A cluster of thunderstorms to the east of Florida has now developed into the first Hurricane of the Atlantic Hurricane Season.
The system was upgraded to a Tropical Storm at 15GMT on Tuesday, and named Arthur. Although other storms have formed to the west of Mexico, this is the first one this year to form in the Atlantic.
Tropical Storm Arthur is currently moving at just 13kph and is quickly becoming more organised. Favourable conditions mean that it is expected to strengthen over the next 24 hours.
Warm sea waters are the energy source of a tropical system. Great amounts of energy are transferred when warm water is evaporated from tropical seas. As humid air rises, energy is released when the water vapour condenses, producing the towering cumulus clouds and rain seen within a tropical storm.
The waters to the east of the USA are currently 1C above average, and this will give extra energy to the system and allow Arthur to strengthen.

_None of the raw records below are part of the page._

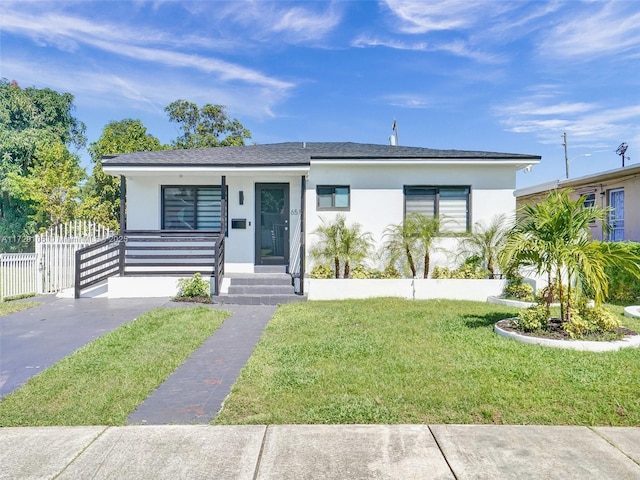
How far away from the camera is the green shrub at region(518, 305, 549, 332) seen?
5.84 meters

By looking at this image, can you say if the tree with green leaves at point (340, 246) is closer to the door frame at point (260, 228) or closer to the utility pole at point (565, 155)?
the door frame at point (260, 228)

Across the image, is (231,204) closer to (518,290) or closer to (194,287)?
(194,287)

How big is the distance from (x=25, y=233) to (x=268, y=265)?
20.6 meters

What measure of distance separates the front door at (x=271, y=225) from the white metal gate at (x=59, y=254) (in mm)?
4405

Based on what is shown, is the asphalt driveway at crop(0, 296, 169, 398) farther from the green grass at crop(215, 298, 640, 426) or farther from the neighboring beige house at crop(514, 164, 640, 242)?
the neighboring beige house at crop(514, 164, 640, 242)

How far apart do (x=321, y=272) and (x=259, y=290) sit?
1572mm

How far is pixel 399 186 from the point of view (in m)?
10.8

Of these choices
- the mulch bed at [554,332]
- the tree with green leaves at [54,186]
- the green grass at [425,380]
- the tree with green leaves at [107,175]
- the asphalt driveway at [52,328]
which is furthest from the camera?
the tree with green leaves at [54,186]

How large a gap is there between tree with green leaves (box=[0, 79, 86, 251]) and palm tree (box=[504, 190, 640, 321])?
2181 cm

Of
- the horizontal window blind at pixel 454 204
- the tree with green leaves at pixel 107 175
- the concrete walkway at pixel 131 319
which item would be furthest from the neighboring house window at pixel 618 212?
the tree with green leaves at pixel 107 175

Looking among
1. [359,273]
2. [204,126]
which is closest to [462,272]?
[359,273]

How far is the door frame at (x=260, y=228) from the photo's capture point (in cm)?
1103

The winds will also help the system become stronger. They are fairly similar throughout the atmosphere, something meteorologists call low 'wind sheer'. This will ensure that the system isn't disrupted as it grows vertically throughout the atmosphere.
It has already produced heavy rain in Florida, with Miami reporting 98mm of rain on Sunday and Monday, and Freeport in the Bahamas reporting 149mm in just 24 hours.
The system is expected to strengthen further, as it runs up the east coast of the USA. It is forecast to graze the coast of North Carolina, reaching its closest point or perhaps even crossing the coastline around 6GMT on Friday.
This will bring severe weather to the region. Warnings are in force for winds in excess of 119kph, a storm surge which could reach 1.3metres, up to 150mm of rain and dangerous rip currents.
This is an unfortunate time for the storm to affect the east coast, as this weekend is a holiday weekend in the US. Many of the hotels in the region are fully booked for the Independence Day celebrations, known as Fourth of July.
Officials in North Carolina's Outer Banks said they had closed Cape Lookout National Seashore on Wednesday evening and would only reopen when it's safe.